- _ACTION ITEM 1_
Please list the program areas that the Henry Street Settlement overview names.
- _ACTION ITEM 2_
Resume the Henry Street Settlement overview after its final sentence, writing one further paragraph.

- _EXCERPT PROVIDED_
*** Begin section ***
About Henry Street Settlement
Below is an overview of the projects we are supporting on the platform, their status as well status updates for projects that have been funded
Henry Street Settlement
For 128 years, Henry Street Settlement has been a center of social innovation and the lifeline of the Lower East Side. Our programs focus on the unique strengths of each individual or family we serve in order to help transform their lives. We serve over 50,000 New Yorkers each year through our Education and Employment, Health and Wellness, Visual and Performing Arts, and Transitional and Supportive Housing programs.
For 128 years, Henry Street has been dedicated to breaking the cycle of intergenerational poverty. Our target population includes underserved families, youth, and individuals from across New York City, with a focus on our Lower East Side community. Economic inequality in our neighborhood has risen sharply in recent years - we are second out of 59 NYC community districts for level of income disparity. Our neighbors face profound challenges, including social isolation; lack of housing and food; unemployment; lack of health care; undertreated and untreated medical and psychological disorders; poor educational achievement; and insufficient access to affordable arts experiences.
*** End section ***
- _DATA UNDER STUDY_
*** Begin section ***
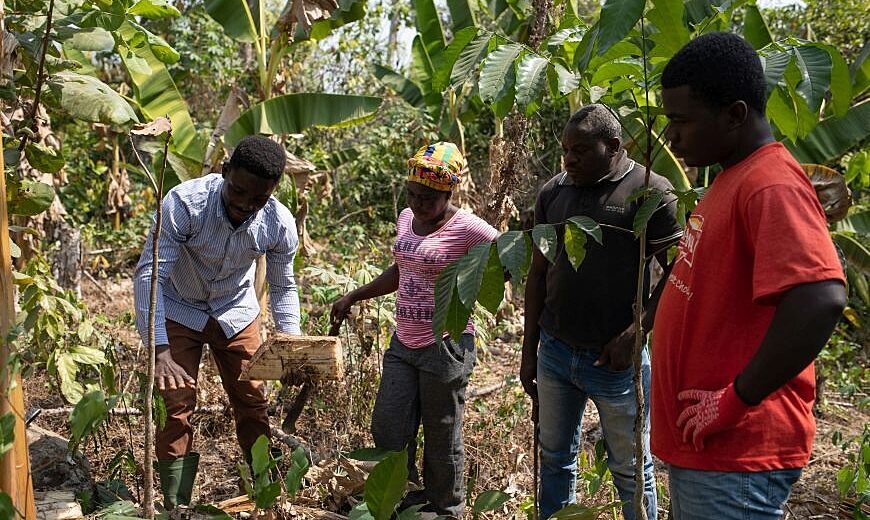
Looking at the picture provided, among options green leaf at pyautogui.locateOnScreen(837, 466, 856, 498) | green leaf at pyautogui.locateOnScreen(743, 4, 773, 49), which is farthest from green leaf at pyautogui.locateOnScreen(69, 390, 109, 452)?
green leaf at pyautogui.locateOnScreen(743, 4, 773, 49)

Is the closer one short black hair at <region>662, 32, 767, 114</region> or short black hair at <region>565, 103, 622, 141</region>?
short black hair at <region>662, 32, 767, 114</region>

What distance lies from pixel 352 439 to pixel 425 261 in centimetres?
140

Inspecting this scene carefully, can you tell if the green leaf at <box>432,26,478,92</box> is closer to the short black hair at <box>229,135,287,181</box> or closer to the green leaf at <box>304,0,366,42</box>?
the short black hair at <box>229,135,287,181</box>

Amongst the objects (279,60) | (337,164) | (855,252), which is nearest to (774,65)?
(855,252)

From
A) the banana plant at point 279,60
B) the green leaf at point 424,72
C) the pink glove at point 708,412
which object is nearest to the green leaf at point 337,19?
the banana plant at point 279,60

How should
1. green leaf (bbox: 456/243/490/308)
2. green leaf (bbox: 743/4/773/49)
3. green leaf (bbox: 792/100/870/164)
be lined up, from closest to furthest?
green leaf (bbox: 456/243/490/308) < green leaf (bbox: 743/4/773/49) < green leaf (bbox: 792/100/870/164)

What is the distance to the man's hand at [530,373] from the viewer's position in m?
3.44

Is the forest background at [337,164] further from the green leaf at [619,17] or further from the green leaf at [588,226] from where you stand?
the green leaf at [588,226]

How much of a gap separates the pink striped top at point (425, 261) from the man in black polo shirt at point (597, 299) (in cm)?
39

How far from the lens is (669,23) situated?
2.21 m

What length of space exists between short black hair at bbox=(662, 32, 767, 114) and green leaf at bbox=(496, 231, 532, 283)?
530 millimetres

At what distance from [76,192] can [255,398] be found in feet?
23.9

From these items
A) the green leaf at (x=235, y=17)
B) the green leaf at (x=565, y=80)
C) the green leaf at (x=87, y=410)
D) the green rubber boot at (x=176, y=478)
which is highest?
the green leaf at (x=235, y=17)

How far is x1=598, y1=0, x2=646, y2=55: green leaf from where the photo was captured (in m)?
1.92
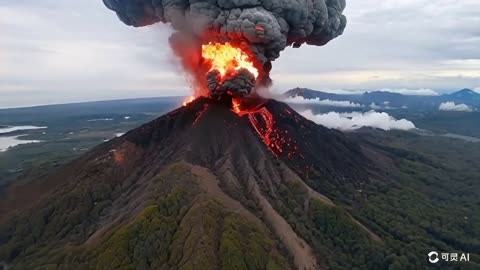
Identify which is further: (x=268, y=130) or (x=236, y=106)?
(x=236, y=106)

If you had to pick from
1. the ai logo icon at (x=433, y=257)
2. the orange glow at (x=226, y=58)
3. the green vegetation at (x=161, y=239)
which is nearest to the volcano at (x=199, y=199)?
the green vegetation at (x=161, y=239)

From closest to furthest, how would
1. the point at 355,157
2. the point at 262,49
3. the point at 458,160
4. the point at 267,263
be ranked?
the point at 267,263, the point at 262,49, the point at 355,157, the point at 458,160

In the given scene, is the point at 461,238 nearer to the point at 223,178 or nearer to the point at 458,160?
the point at 223,178

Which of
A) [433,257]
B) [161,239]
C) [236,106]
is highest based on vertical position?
[236,106]

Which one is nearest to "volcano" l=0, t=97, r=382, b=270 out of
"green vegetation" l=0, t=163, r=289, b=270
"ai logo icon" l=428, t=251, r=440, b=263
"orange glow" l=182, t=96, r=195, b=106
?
"green vegetation" l=0, t=163, r=289, b=270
*** End section ***
- _RESPONSE 1_
Education and Employment; Health and Wellness; Visual and Performing Arts; Transitional and Supportive Housing

- _RESPONSE 2_
Henry Street Settlement was founded in 1893 by Lillian Wald, a nurse and early leader in the national movements for peace, women’s and children’s rights, labor, and health care. As a settlement house, Henry Street has a long history of responding to the needs of our community and pioneering groundbreaking programs to combat poverty and inequality. In 1902, for example, we funded the first nurse in a public school. Through the decades, we have continued to respond to our community’s most pressing needs: we opened the first apartment-style family homeless shelter in 1972; launched a job training program in 2001 for immigrant garment workers displaced by 9/11; won an Obie Award for the Abrons’ cutting-edge productions, residencies, and classes (2014); and in 2017, were selected by the Manhattan District Attorney to establish a LES Youth Opportunity Hub that provides access to programming that helps prevent young people’s engagement with the justice system.